* **Information provided**
┄┄┄┄┄┄
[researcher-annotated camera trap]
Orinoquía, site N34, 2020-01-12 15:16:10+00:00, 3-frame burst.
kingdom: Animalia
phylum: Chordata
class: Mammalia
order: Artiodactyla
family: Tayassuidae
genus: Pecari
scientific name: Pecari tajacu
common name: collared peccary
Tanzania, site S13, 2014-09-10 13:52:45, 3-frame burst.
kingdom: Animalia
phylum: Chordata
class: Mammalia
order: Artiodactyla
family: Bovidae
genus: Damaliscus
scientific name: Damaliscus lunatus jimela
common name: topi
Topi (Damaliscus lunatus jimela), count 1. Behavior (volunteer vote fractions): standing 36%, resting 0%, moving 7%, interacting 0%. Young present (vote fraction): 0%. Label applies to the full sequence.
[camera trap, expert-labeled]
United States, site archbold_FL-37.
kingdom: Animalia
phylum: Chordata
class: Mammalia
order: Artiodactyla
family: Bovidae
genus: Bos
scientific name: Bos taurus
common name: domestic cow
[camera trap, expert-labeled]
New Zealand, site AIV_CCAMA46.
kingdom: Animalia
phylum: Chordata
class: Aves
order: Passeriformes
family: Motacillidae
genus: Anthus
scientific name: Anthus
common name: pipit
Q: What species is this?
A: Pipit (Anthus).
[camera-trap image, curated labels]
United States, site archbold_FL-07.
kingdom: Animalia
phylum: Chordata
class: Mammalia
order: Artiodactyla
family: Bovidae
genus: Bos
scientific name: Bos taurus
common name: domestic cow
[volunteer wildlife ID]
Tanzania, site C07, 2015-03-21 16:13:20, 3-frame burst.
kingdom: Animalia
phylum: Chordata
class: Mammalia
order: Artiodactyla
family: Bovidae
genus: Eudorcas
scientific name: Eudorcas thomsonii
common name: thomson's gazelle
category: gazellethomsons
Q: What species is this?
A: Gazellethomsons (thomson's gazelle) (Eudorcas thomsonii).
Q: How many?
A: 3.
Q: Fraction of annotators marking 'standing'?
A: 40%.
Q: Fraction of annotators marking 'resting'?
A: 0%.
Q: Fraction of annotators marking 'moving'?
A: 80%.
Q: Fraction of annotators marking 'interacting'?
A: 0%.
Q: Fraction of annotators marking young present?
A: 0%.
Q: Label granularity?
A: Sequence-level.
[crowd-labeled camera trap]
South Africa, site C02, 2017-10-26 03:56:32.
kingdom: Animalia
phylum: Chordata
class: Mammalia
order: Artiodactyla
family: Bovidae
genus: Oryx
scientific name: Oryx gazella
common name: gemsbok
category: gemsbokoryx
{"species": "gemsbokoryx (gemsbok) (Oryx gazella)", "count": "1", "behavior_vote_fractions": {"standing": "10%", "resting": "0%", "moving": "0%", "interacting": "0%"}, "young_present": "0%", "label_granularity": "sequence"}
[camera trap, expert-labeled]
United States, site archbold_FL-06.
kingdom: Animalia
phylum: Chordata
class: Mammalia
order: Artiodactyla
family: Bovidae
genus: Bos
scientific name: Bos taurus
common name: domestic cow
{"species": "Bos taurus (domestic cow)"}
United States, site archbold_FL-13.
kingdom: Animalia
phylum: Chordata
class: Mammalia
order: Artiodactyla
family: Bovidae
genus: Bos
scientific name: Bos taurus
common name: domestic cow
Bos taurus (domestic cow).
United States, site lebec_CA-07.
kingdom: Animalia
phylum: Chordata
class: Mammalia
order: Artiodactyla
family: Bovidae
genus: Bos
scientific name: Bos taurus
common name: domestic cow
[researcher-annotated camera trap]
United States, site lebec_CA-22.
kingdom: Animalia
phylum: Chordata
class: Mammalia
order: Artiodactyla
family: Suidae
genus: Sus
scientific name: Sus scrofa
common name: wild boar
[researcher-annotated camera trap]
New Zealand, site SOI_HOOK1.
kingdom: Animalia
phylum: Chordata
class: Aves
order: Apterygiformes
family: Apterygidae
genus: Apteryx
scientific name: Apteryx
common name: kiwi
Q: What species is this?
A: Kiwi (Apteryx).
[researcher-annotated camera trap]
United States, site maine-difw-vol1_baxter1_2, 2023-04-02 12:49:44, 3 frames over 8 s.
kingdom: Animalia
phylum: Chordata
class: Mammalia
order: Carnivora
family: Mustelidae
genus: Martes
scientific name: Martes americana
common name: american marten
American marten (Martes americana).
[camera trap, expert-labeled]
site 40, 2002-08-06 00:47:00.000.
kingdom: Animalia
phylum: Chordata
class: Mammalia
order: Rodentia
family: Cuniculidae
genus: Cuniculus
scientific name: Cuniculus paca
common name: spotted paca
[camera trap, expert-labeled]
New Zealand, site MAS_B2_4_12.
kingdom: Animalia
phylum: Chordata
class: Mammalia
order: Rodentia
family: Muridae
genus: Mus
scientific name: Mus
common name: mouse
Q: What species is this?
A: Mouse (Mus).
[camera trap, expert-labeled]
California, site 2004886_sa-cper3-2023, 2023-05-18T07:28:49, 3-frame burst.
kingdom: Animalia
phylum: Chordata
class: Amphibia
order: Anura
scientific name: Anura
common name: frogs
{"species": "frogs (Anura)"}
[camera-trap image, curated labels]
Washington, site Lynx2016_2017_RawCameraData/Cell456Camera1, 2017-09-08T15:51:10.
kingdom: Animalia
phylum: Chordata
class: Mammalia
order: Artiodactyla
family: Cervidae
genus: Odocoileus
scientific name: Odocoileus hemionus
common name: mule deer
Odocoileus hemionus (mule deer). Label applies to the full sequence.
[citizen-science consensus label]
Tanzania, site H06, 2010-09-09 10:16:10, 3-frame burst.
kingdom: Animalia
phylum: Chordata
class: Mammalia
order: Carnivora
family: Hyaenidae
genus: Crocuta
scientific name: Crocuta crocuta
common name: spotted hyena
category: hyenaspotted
┄┄┄┄┄┄
* **Activity**
Set down, word for word, every line from the line that holds "family: Hyaenidae" to the end of the entries above, including both ends.

* **Answer to this task**
family: Hyaenidae
genus: Crocuta
scientific name: Crocuta crocuta
common name: spotted hyena
category: hyenaspotted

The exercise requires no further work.